Astronomy and Space Travel Animals in Space Part 1

About the use of animals in space travel testing, names, species, crafts, the nations that sent them and the effects.


Date: 1948

Name: Albert

Species: Male rhesus monkey (9 lb.)

Spacecraft: V-2 rocket

Nation: U.S.

The results of this Air Force test were disappointing. The monkey died aloft.

Date: 1949-1959

Name: None

Species: Dogs, rabbits, cats

Spacecraft: V-2A and V-5V rockets

Nation: U.S.S.R.

Thirty-nine firings during this period involved dogs.
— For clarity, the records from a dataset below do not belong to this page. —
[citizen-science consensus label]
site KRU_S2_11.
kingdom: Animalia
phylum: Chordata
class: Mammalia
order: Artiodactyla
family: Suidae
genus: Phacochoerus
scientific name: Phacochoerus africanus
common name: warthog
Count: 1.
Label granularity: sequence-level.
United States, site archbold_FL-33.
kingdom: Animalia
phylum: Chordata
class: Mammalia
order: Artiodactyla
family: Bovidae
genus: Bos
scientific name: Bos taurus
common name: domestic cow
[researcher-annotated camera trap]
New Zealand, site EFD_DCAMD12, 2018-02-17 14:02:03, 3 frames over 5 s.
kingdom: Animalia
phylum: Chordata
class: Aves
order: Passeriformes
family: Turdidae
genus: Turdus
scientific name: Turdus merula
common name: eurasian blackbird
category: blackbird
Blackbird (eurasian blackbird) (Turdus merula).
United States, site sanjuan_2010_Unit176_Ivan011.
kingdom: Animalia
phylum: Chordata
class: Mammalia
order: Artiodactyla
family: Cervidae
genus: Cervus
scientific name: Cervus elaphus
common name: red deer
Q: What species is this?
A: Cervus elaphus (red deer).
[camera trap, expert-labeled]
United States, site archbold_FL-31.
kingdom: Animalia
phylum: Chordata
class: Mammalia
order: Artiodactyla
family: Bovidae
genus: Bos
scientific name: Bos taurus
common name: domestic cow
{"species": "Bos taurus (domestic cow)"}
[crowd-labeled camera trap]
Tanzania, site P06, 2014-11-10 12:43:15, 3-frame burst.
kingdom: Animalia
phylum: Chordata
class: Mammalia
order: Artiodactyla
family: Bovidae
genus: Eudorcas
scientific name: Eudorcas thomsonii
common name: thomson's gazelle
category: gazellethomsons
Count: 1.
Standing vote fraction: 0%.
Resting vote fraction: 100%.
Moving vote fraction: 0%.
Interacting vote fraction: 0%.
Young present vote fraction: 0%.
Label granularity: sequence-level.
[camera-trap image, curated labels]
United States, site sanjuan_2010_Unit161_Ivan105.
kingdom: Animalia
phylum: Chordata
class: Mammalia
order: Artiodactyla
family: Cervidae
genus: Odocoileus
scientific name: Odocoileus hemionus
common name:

The animals experienced up to 5 g's (five times their own weight) at lift-off and were weightless for a few minutes at a time during the flights. A few dogs were anesthetized and those, reacting mechanically and without fear, gave some psychological insight into space travel by showing little or no increase in heartbeat and respiratory rate. The dogs wore space suits, essential in the nonhermetically sealed chambers.

Date: 1951

Name: None

Species: 1 monkey, 11 mice

Spacecraft: Aerobee rocket

Nation: U.S.

The animalnauts died at 236,000 ft.

Date: 1952

Name: Pat and Mike

Species: Rhesus monkeys

Spacecraft: Aerobee 3 rocket

Nation: U.S.

The monkey's rocket reached an altitude of 36 mi., making them the first animalnauts to enter--and die in--the upper atmosphere.

Date: Nov. 3, 1957

Name: Kudryavka (known as Laika)

Species: Female Samoyed husky (11 lb.)

Spacecraft: Sputnik 2 satellite

Nation: U.S.S.R.

Laika was the first animal ever put into orbit around the earth. She was conditioned for many months before flight. Traveling in a cylindrical chamber which was maintained at room temperature and supplied with fresh air, she was fed a nutritional paste, was confined with metal straps, and was covered with electrodes which monitored her pulse, respiration, and body movements. The purpose of the flight was to study life support systems and the effects of prolonged weightlessness (scientists feared muscular atrophy, confusion of the inner ear, blood pressure complications, and eating and drinking difficulties). Laika adapted well and experienced no apparent ill effects from weightlessness. The "reentry problem" had not yet been solved, and no provisions were made to return Laika to Earth. She died after 10 days, when her oxygen ran out. Her animalnaut record altitude of 1,050 mi. was surpassed a year later when U.S. mice Laska and Benjy reached a height of 1,400 mi. Although the nose cone containing the mice was not recovered, it is believed that they survived reentry.